Anselmo Crespo | TSF | opinião
Cá vamos nós outra vez. Com o
verão chega o calor, com o calor chegam os incêndios, com os incêndios chegam
as críticas à falta de meios de combate, com as críticas chegam as
pseudopolémicas políticas. O país já assistiu tantas vezes a esta tragicomédia que
já as incorporou e já as acha normais para esta altura do ano. Seja qual for o
governo, o ministro, o líder da oposição ou o autarca.
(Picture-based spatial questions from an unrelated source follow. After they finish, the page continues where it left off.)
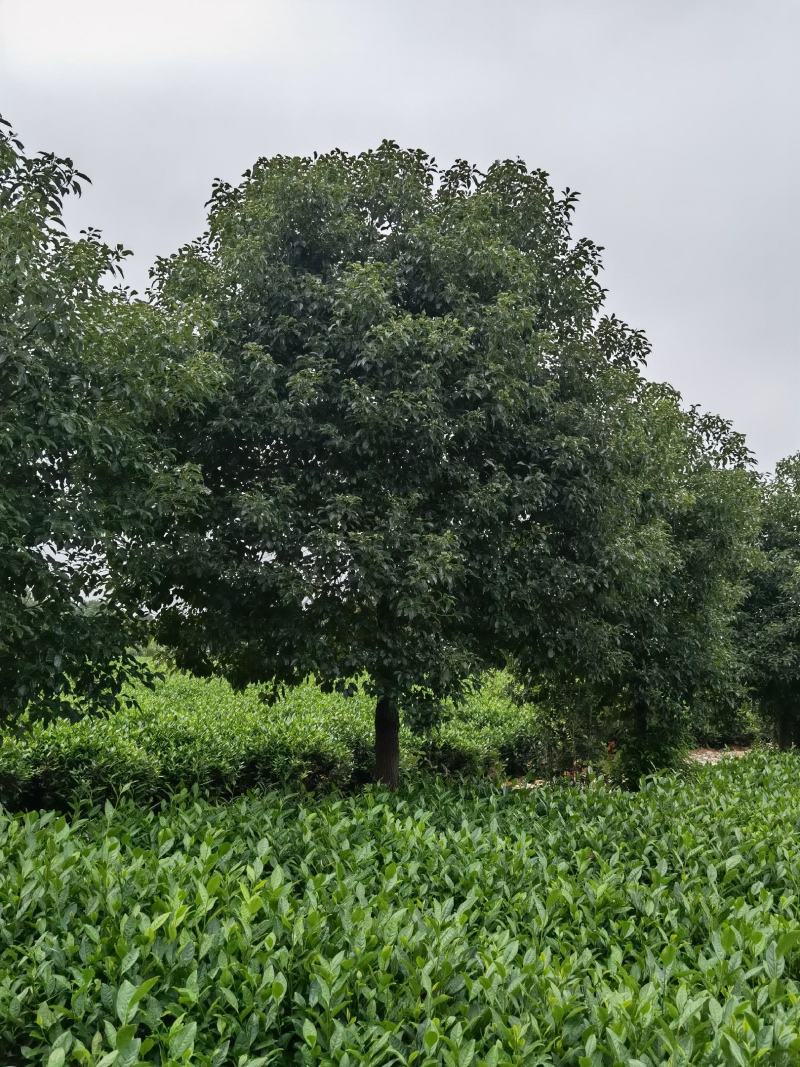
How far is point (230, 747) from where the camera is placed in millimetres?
9812

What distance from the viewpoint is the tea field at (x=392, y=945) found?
2.36 m

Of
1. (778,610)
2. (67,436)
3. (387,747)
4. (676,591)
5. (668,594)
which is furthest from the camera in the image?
(778,610)

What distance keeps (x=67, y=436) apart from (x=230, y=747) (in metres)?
5.59

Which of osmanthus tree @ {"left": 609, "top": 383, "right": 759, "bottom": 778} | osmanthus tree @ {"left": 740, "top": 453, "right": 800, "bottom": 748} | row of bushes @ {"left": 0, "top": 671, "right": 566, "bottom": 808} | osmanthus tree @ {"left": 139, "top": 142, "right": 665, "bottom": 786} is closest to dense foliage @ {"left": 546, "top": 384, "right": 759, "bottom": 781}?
osmanthus tree @ {"left": 609, "top": 383, "right": 759, "bottom": 778}

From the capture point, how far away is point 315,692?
606 inches

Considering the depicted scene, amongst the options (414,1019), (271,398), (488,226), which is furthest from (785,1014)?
(488,226)

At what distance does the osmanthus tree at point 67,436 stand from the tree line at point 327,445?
0.02 meters

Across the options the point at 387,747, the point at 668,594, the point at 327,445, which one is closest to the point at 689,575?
the point at 668,594

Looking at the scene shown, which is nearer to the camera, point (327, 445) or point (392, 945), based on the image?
point (392, 945)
A verdade é que nada disto devia
já ser normal num país que arde todos os anos, com maior ou menor intensidade
dependendo do humor do S. Pedro. Depois das tragédias de 2017 onde morreram
mais de 100 pessoas e arderam milhares de hectares, todos meteram a mão no
peito e juraram ter aprendido a lição. Que nada de semelhante se voltaria a
repetir. Que as medidas eternamente adiadas, passariam a ser uma emergência
nacional. Que os erros cometidos estavam todos identificados e iriam ser
corrigidos. Houve pedidos de desculpa, peregrinações políticas às áreas mais
afetadas pelos incêndios. Houve galas de solidariedade a favor das vítimas dos
fogos, uma comoção nacional que rendeu milhares de euros para ajudar essas
vítimas. No final, noves fora nada.
Do lado da prevenção, os
relatórios técnicos independentes serviram para credibilizar meia dúzia de
medidas avulsas, mas não mais que isso. O reordenamento da floresta - que não
se faz de um ano para o outro, é verdade - continua a ser uma miragem e vai
andando de projeto-piloto em projeto-piloto, sem que alguém perceba,
verdadeiramente, qual é, afinal, o projeto. A limpeza dos terrenos avança de
forma tão lenta que, quando estiver feita, já os terrenos precisam todos de ser
limpos novamente. O cadastro das terras empancou nas obsessões ideológicas de
alguns partidos políticos, mais preocupados em estancar a sangria do seu
eleitorado, do que em prevenir os incêndios e salvar vidas. Afinal, as culpas
vão sempre para quem está no poder.
No final, noves fora nada. O
ministro da Administração Interna, que passou o inverno e a primavera a
anunciar um país preparadíssimo para a época dos incêndios, preocupa-se agora,
no verão, em repetir, ad nauseam, que o governo fez tudo bem feito. Como se
entre as suas declarações não estivéssemos todos a ver as chamas, o desespero
das pessoas, as queixas dos bombeiros e as matas cheias de material
combustível.
Mas como ainda não morreu ninguém
e o ano é de eleições, o ministro vai-se entretendo com a pequena política,
alimentando polémicas estéreis e fúteis com autarcas, como se tudo isto fosse
um grande jogo do passa culpas, sempre a outro e nunca ao mesmo, que a maioria
absoluta do PS pode depender da forma como correr este verão. Como se ao
governo não coubesse o papel de grande estratega, de agregador e, sobretudo, de
autoridade, em vez de andar a ocupar o espaço mediático e a mostrar-se nas
televisões.
No final, noves fora nada. O
Governo só espera que este verão passe rápido e que entre feridos e hectares
queimados não morra ninguém. A oposição... qual oposição? Dois anos depois da
morte de mais de uma centena de pessoas vítimas dos incêndios, Portugal ainda
não tem uma estratégia de prevenção e combate aos incêndios florestais digna
desse nome. Pior que isso, o "nunca mais" tantas vezes repetido em
2017 morreu com as vítimas desses fogos e o Estado continua sem honrar os que
perderam a vida por causa da sua incúria.